Issues that change runtime behavior should include a `## Validation Journey` section. This section is consumed by `lisa:github-journey` to automate verification. Use `lisa:github-add-journey` to draft + append the section after creation.

## Source Artifacts

If `$ARGUMENTS` references any external artifact — PRD, design doc, Figma URL, Lovable prototype, Loom walkthrough, screenshot, example payload — those references MUST be preserved as `## Links` and `## Source Artifacts` sections on the created issues. Silent artifact loss is the single most common quality failure in this pipeline.

**Invoke `lisa:tracker-source-artifacts`** for the canonical rules: domains, per-tool classification, source precedence, conflict handling under `## Open Questions`, inheritance from epic → story → sub-task, and the existing-component reuse expectation. This skill is vendor-neutral and used by both the JIRA and the GitHub paths.

When delegating actual writes to `lisa:github-write-issue`, pass the extracted artifact list so its Phase 4c (Remote Links / Source Artifacts) step attaches them.

## Live Product Walkthrough

When the work touches existing user-facing surfaces, invoke `lisa:product-walkthrough` before drafting issues. The findings become inputs to the issue plan and surface under `## Current Product` on the resulting issues.

## Issue Requirements

Each issue must clearly communicate to:

- **Coding Assistants**: Implementation requirements
- **Developers**: Technical approach
- **Stakeholders**: Business value

Default repo: from `.lisa.config.json` `github.org` / `github.repo` (override via arguments).

## Delegation to github-write-issue

**Mandatory.** Every issue created by this skill MUST go through `lisa:github-write-issue`. This skill never calls `gh issue create` itself — that invocation belongs to the writer.

`lisa:github-write-issue` enforces:
- 3-audience description (Context / Technical Approach / Acceptance Criteria)
- Gherkin acceptance criteria
- Parent sub-issue validation (non-bug, non-epic types)
- Explicit relationship discovery (`Blocks` / `Blocked by` / `Relates to` / `Duplicates` / `Cloned from`)
- Remote links (PRs, Confluence, dashboards)
- Single-repo scope check for Bug / Task / Sub-task
- Sign-in account and target environment recorded in body
- Post-create verification

### Invocation order

Issues must be created in parent-before-child order:

1. Invoke `lisa:github-write-issue` for the Epic. Capture the returned issue number.
2. For each Story, invoke `lisa:github-write-issue` with the Epic ref as `parent_ref`. Capture each Story number.
3. For each Sub-task, invoke `lisa:github-write-issue` with the Story ref as `parent_ref`.

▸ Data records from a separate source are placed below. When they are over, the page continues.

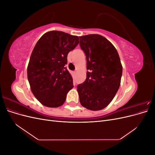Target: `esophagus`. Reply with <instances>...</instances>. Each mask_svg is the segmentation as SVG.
Returning a JSON list of instances; mask_svg holds the SVG:
<instances>
[{
  "label": "esophagus",
  "instance_id": "1",
  "mask_svg": "<svg viewBox=\"0 0 155 155\" xmlns=\"http://www.w3.org/2000/svg\"><path fill=\"white\" fill-rule=\"evenodd\" d=\"M73 73H74V74H76V71H74Z\"/></svg>",
  "mask_w": 155,
  "mask_h": 155
}]
</instances>
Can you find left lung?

### What to pass to each invocation

For every delegated write, pass:
- The summary, issue type, repo (org/repo), and priority you decided
- The body with all sections drafted (Context / Technical Approach / Acceptance Criteria / Out of Scope / etc.)
- Gherkin acceptance criteria
- `parent_ref` (Epic ref for Stories; Story ref for Sub-tasks)
- The artifact list extracted in "Source Artifacts", filtered by domain per the inheritance rules — `lisa:github-write-issue` Phase 4c attaches them
- For runtime-behavior issues: instruct the writer to call `lisa:github-add-journey` after create

### What this skill is responsible for

- Deciding the *shape* of the hierarchy (what's an Epic vs. Story vs. Sub-task).
- Drafting the body and acceptance criteria from the input.
- Extracting and classifying source artifacts.
- Threading parent refs through subsequent writes.
- Running the preservation check after all writes complete.

It does not own the actual `gh issue create` call — that's `lisa:github-write-issue`'s job.